マリアが寄こしてきた書類に書かれていたことと同じ。アギトを先頭にして魔力感知に触れない形で進む。相手の警戒心の薄い場所を的確に移動する技術は見習うものがある。

(情報通りか……)

今朝も思ったことだが、いまの状況はおかしい。羽根といういままで尻尾を掴むことが難しかった組織がここにきて簡単に尻尾を掴ませる理由。ギルドにこの情報が届いたのは三日前なのに敵が退去していない現状に、クロノスは妙な引っ掛かりを覚えていた。

アギトは前しか見ていない。その表情からは怒りの念と静かな殺意の念を感じる。全ては日常を守るために。

フィンのことを聞いている彼の態度がそれを示しているし、さっきの言葉もそういう風に思えてくる。

「悲しいな……」

そんな言葉を呟きながら、クロノスは眼前に映る岩山に黙祷を捧げた。




例えるなら嵐だ。

膨大な魔力が砦を削り去った。

遠距離から見つめているクロノスには砂埃で視界が悪い中、必死に応戦し散っていく羽根たちの声しか聞こえてこない。絶叫するようになにかを叫ぶ声に、アギトがなにを思うのか、クロノスにはわからない。鉄の臭いが風によってクロノスの下まで漂ってきていた。

真紅に染まるまで刹那の時間も必要なかった。悪魔は一方的に視線で相手を射殺し、動く前に体を引き裂き、背を向けるものに容赦のなく拳を叩き付けた。そんな中で、クロノスは表情を変えることなく耳を澄ますことに集中する。

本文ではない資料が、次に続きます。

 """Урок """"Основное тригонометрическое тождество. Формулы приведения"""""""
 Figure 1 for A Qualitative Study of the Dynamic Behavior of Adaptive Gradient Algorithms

相手には同情するが助けることはできない。彼らは動くのが遅すぎた。情報漏れた時点で、あるいは可能性の一つとして考慮していればよかった。

この場所が安全だという固定槐念を捨て去ることができていれば、誰かしらは生き残れたかもしれない。

「いまのところ収穫はなしか……」

クロノスの強化された聴力は、戦場で逃げ惑う連中の足音まで正確に聞き取ることができる。沈黙を貫くアギトに発する言葉は助けを請うもので欲しいものではない。

(俺と大して変わらない年頃なのに、セリュサとは違ってこいつは悲しい運命を強いられているのか)

数奇な運命によって選ばれた魔術師といっても彼らは若い。環境が人間を変えてしまうことがこれほどまでの影響力を及ぼすことは、残酷以外に言葉が浮かばない。どうして彼らには安息の時間が与えられないのだろう。

アギトのやっていることはただの復讐でしかない。だが、それゆえに築き上げられる未来があるのなら、別のようにも感じる。ただし、いまの彼が纏う修羅の雰囲気からは殺戮行為を楽しんでいるように感じる。荒々しい息づかいに次第に魔力が含まれる。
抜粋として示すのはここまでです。